*** Opening INFORMATION SHOWN ***
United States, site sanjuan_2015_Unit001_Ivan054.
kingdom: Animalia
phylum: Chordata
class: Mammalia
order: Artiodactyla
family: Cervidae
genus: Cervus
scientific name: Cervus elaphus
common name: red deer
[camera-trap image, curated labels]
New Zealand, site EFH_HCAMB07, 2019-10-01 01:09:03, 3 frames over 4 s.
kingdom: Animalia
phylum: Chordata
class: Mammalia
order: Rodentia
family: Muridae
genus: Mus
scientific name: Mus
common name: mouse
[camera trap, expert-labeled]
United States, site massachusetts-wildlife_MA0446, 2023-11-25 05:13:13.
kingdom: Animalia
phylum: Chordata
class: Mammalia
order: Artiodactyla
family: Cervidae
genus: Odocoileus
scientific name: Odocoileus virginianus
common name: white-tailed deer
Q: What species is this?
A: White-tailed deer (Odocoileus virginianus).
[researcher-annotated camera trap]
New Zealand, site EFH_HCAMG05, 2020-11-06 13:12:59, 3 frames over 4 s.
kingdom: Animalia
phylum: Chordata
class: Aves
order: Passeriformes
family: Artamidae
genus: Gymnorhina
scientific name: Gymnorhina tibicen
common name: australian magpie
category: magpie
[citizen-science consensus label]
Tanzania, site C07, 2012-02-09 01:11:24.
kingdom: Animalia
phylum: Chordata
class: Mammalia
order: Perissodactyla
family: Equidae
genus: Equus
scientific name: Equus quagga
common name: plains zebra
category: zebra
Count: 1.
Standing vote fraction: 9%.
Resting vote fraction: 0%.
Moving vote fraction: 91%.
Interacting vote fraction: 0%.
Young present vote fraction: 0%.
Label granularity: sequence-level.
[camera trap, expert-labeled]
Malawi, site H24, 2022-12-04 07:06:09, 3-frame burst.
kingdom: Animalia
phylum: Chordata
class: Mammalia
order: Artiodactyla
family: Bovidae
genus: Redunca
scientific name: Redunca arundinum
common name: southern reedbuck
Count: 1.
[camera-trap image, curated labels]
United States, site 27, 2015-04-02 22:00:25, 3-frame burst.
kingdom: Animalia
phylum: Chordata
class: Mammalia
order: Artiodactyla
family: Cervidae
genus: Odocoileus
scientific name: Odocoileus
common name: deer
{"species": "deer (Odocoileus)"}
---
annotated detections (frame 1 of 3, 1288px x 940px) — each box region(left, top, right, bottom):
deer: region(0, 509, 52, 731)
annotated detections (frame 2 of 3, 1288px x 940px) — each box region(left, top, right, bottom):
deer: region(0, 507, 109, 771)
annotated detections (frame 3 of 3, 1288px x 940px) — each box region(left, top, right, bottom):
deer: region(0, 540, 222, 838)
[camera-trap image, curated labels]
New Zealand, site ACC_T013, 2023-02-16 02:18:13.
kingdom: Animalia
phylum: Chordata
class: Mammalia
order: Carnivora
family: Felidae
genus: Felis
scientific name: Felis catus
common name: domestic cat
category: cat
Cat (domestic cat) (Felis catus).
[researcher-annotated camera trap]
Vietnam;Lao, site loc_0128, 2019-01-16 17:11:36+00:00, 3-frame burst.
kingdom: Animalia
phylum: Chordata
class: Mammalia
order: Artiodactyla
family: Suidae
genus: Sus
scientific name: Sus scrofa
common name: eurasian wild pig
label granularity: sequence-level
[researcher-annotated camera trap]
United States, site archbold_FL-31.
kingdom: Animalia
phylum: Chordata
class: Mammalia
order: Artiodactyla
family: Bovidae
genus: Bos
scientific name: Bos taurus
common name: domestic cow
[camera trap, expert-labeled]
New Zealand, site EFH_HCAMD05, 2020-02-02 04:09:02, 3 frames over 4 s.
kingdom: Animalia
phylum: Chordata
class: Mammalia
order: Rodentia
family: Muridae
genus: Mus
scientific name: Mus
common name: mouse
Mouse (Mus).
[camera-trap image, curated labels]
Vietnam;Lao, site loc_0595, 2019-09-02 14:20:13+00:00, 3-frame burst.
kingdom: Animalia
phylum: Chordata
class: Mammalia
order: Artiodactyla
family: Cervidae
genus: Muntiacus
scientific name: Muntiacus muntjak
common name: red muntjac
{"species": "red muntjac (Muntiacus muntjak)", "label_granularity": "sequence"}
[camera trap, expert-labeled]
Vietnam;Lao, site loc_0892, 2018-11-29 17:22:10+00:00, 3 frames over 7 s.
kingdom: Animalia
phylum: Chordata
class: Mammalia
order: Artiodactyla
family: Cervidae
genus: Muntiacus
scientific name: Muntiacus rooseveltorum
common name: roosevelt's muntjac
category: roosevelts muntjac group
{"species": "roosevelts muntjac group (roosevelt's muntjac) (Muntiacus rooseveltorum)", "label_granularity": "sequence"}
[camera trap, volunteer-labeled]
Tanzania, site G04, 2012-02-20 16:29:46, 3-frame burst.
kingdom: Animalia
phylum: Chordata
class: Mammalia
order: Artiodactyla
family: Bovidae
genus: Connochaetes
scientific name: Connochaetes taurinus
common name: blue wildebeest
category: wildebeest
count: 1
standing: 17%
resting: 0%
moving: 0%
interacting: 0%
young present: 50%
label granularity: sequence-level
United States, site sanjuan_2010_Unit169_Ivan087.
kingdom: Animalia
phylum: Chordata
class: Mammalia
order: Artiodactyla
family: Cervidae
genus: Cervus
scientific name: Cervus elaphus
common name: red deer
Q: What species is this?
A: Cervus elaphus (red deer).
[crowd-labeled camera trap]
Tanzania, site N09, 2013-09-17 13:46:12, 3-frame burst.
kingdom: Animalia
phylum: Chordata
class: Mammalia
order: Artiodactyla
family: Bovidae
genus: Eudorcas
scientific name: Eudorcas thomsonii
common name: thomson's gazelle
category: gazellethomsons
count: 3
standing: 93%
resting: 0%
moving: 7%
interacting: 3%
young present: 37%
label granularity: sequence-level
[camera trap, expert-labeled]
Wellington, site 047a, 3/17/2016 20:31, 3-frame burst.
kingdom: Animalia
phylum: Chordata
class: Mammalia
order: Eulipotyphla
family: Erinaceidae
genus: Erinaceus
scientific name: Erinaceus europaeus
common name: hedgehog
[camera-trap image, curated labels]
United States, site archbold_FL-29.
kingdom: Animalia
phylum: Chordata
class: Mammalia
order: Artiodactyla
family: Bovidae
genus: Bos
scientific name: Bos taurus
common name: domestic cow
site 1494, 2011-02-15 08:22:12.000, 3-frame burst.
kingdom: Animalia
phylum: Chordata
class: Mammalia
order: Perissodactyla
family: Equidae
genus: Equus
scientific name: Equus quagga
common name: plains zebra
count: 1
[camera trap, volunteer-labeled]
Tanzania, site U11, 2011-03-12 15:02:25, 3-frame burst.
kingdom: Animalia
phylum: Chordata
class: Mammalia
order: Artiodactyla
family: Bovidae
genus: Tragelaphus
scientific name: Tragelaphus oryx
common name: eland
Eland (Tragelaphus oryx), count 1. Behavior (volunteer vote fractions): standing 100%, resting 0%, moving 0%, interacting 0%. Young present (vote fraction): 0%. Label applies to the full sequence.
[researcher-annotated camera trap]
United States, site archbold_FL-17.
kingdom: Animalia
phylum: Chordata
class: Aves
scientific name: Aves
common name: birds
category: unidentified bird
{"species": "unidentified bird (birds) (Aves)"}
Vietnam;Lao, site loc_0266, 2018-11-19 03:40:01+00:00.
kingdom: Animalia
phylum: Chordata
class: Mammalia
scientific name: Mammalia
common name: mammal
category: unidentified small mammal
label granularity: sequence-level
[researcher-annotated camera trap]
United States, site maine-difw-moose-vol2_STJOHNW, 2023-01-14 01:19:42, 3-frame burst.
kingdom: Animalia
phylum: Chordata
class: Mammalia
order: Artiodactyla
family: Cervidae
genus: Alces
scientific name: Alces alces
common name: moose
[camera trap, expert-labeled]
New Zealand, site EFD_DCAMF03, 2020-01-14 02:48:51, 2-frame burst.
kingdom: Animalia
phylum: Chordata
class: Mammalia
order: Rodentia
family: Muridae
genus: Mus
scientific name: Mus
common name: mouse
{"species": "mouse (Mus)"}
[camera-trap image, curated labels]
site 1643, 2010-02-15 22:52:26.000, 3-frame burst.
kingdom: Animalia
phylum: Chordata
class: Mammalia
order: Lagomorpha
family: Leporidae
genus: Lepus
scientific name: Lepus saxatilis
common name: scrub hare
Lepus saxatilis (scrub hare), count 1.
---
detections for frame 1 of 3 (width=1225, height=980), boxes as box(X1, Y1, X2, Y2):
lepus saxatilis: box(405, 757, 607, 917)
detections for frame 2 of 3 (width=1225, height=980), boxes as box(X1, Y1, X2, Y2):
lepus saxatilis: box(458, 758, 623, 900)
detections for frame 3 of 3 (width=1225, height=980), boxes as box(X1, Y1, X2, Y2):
*** Closing INFORMATION SHOWN ***
▸ WORK ITEM
Start at the first line of the data above. Stop after the line containing "New Zealand, site EFH_HCAMB07, 2019-10-01", reproducing each line exactly and adding nothing.

▸ SOLVED PROBLEM
United States, site sanjuan_2015_Unit001_Ivan054.
kingdom: Animalia
phylum: Chordata
class: Mammalia
order: Artiodactyla
family: Cervidae
genus: Cervus
scientific name: Cervus elaphus
common name: red deer
[camera-trap image, curated labels]
New Zealand, site EFH_HCAMB07, 2019-10-01 01:09:03, 3 frames over 4 s.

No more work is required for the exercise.